▶ _DOKUMENTTEXT_:
********************
# Latex kompilieren unter Linux



## Darian (11. Dezember 2007)

Hallo Leute,

habe vorhin mit doxygen einen haufen Latex Datein erstellt bekommen.

Wie kann ich aus denen jetzt was brauchbares machen?

Gibt es da sowas wie eine index, eine Hauptdatei?

Mit welchem Programm könnte ich die kompilieren, und wenn ja, wie würde das endprodukt aussehen?

Benutze Ubuntu 7.10.

Wäre super wenn mir da jemand ein paar Infos geben könnte, vielleicht könnte ich LaTeX dann sinnvoll einbauen in Zukunft.

lg Darian


----------



## deepthroat (11. Dezember 2007)

Hi.

Warum läßt du dir von Doxygen Latex ausgeben, wenn du es gar nicht gebrauchen kannst? Lass dir doch einfach nur HTML ausgeben.

Ansonsten mußt du natürlich ein TeX System (wie z.B. TeX Live) installiert haben um die Latex Dateien zu kompilieren.

Doxygen produziert ein Makefile im Latex Ausgabeverzeichnis, du mußt nur in das Verzeichnis wechseln und "make" aufrufen. (dafür muss natürlich das Programm "make" installiert sein).

Gruß


----------



## Darian (11. Dezember 2007)

Ja stimmt, als html Datein habe ich auch erstellt.

Dachte ursprünglich ich kann da einen schöne .chm Datei erstellen, weil da links so eine schöne Übersicht ist, habe aber dann nichts gefunden unter Linux.

Gibt es da doch noch was für .chm?

Habe jetzt mal eine .pdf und eine .dvi erstellt, ist da auch ein Unterschied?

Würde eben gerne etwas haben wo mehr Übersicht herrscht.

Könnt ihr mir da was empfehlen.

lg Darian


----------



## deepthroat (11. Dezember 2007)

Darian hat gesagt.:


> Ja stimmt, als html Datein habe ich auch erstellt.
> 
> Dachte ursprünglich ich kann da einen schöne .chm Datei erstellen, weil da links so eine schöne Übersicht ist, habe aber dann nichts gefunden unter Linux.


Siehe http://www.garagegames.com/index.php?sec=mg&mod=resource&page=view&qid=6404

Du wirst wohl wine brauchen um die hhc.exe zu starten.

Gruß


----------



## Darian (11. Dezember 2007)
********************
▶ _DATENSÄTZE_:
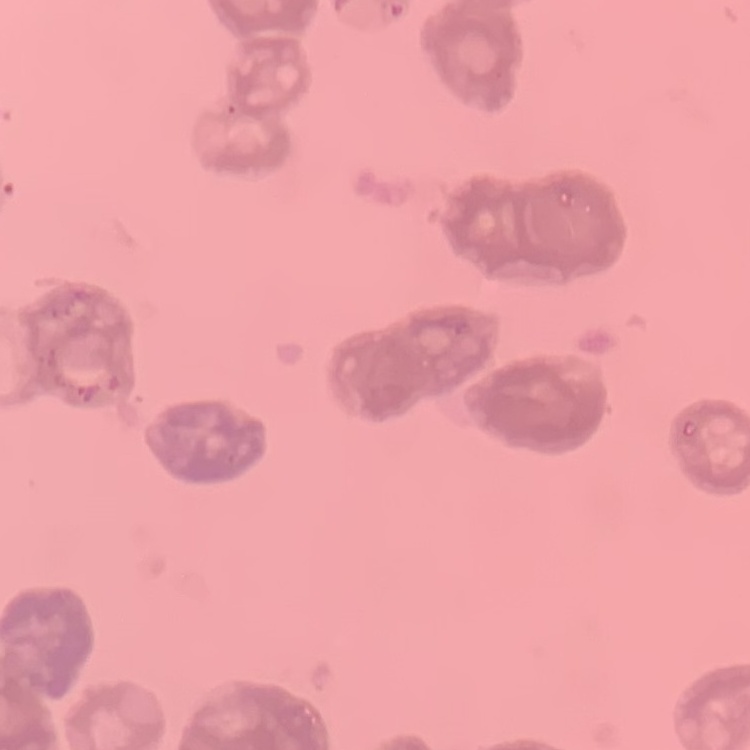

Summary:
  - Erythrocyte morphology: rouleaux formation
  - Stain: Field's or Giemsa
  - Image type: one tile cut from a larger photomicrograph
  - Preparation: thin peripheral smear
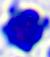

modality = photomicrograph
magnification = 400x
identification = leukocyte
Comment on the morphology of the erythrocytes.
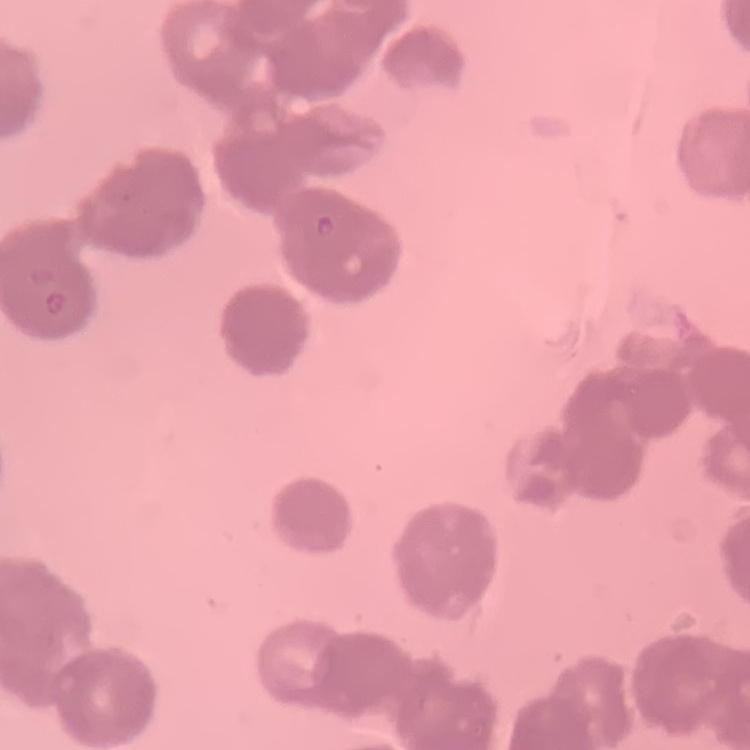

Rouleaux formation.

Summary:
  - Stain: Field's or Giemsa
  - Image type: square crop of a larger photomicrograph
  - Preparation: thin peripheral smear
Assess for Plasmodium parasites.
********************
▶ _AUFGABEN_:
• 1. Gib einen Abschnitt aus dem Forumsthread über das Kompilieren von LaTeX unter Linux erneut wieder und tausche dabei „Übersicht“ gegen „Struktur“ aus. Fang bei den Worten „Gibt es da doch“ an und hör nach „mehr Übersicht herrscht.“ auf.
• 2. Führe den Forumsthread über das Kompilieren von LaTeX unter Linux ab der Stelle weiter, an der er endet.

▶ _LÖSUNGEN_:
• 1.
Gibt es da doch noch was für .chm?

Habe jetzt mal eine .pdf und eine .dvi erstellt, ist da auch ein Unterschied?

Würde eben gerne etwas haben wo mehr Struktur herrscht.

• 2.
Glaube ich fast nicht dass das so schön gehen wird wie ich es mir wünschen würde.

Gibt es nichts ähnliches wie .chm in Linux, einfach nur etwas mit links einer Übersicht wo man schön nach Alphabet geordnet durch schalten kann.

Aber ich werde es einmal probieren, vielleicht funktioniert es ja doch.

lg Darian


----------



## Navy (12. Dezember 2007)

> Dachte ursprünglich ich kann da einen schöne .chm Datei erstellen, weil da links so 
> eine schöne Übersicht ist, habe aber dann nichts gefunden unter Linux.
> Gibt es da doch noch was für .chm?

xchm existiert. Die Frage ist, wozu Du das nutzen möchtest.

> Habe jetzt mal eine .pdf und eine .dvi erstellt, ist da auch ein Unterschied?

pdf ist ein "Austausch"format, dvi eine Postscriptalternative von tex.

> Würde eben gerne etwas haben wo mehr Übersicht herrscht.
> Könnt ihr mir da was empfehlen.

Japp. \LaTeX mit pdflatex und hyperref.

> Gibt es nichts ähnliches wie .chm in Linux, einfach nur etwas mit links einer Übersicht 
> wo man schön nach Alphabet geordnet durch schalten kann.

.chm ist nichts anderes als gekapseltes HTML/JavaScript inklusive Bilder. Man muß das nicht so verwenden.


----------



## Darian (12. Dezember 2007)

Ok danke,

dann wäre vielleicht das mit pdflatex und hyperref eine interessante Möglichkeit.
Kile habe ich installiert, werde es einmal versuchen damit.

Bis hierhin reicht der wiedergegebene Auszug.